BEGIN Given text

# Windows 10, No DVD Player



## BigJim (Sep 2, 2008)

We upgraded to Windows 10 now we can't use our DVD player unless we pay them $15, I am not a happy camper. I tried a couple of the free DVD downloads which do not work on our PCs. Any suggestions?


----------



## ddawg16 (Aug 15, 2011)

Have you tried VLC?


----------



## ZZZZZ (Oct 1, 2014)

BigJim said:


> We upgraded to Windows 10 now we can't use our DVD player unless we pay them $15, I am not a happy camper. I tried a couple of the free DVD downloads which do not work on our PCs. Any suggestions?


What can you? Downgrade to Windows 8?

I recently did the free upgrade from 8 to 10 on my HP quadcore laptop with 8 GB RAM. What a piece of crap. It is now slower than a 286 with 64MB RAM.. :devil3:

And it will no longer connect to the other PCs on my home network,

The only thing I am worried about backtracking and downgrading is that it will _*totally *_screw things up and require a complete reinstall.
,
,
,


----------



## BigJim (Sep 2, 2008)

Dawg, I did try that and another one, neither one worked, talk about hard to delete one of them, it just didn't want to go away. 

Z that is what I would be afraid of if I tried to go back to windows 7, I really never liked 8. From what I am reading, now to get Windows 10 you have to pay for it. It does have a few draw backs but it isn't too bad except for it blowing our DVD players away and a couple more things.


----------



## MT Stringer (Oct 19, 2008)

HMMM...I just tried a DVD in my Toshiba laptop and it worked just fine. It originally came with Win 7, but I recently upgraded to Win 10 (the free upgrade). It has been working OK with no glitches. Even the upgrade went smoothly.

Note: The window info caption said "Windows DVD Player".


----------



## BigJim (Sep 2, 2008)

MT Stringer said:


> HMMM...I just tried a DVD in my Toshiba laptop and it worked just fine. It originally came with Win 7, but I recently upgraded to Win 10 (the free upgrade). It has been working OK with no glitches. Even the upgrade went smoothly.
> 
> Note: The window info caption said "Windows DVD Player".


Maybe I am doing something wrong, I will do a little checking to see.


----------



## craig11152 (Jun 20, 2015)

END Given text
BEGIN Available data

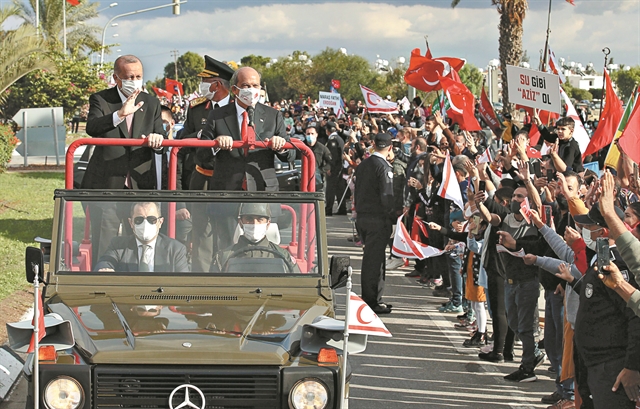 Νέα δεδομένα στο πολύπλοκο παζλ του Κυπριακού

END Available data

**Required action A**
In the thread, on what brand of laptop did MT Stringer successfully play a DVD after upgrading to Windows 10?
**Required action B**
From the thread, reproduce the passage that begins at the words "# Windows 10, No" and stops after "(Aug 15, 2011)".

**Task answer A**
A Toshiba laptop.

**Task answer B**
# Windows 10, No DVD Player



## BigJim (Sep 2, 2008)

We upgraded to Windows 10 now we can't use our DVD player unless we pay them $15, I am not a happy camper. I tried a couple of the free DVD downloads which do not work on our PCs. Any suggestions?


----------



## ddawg16 (Aug 15, 2011)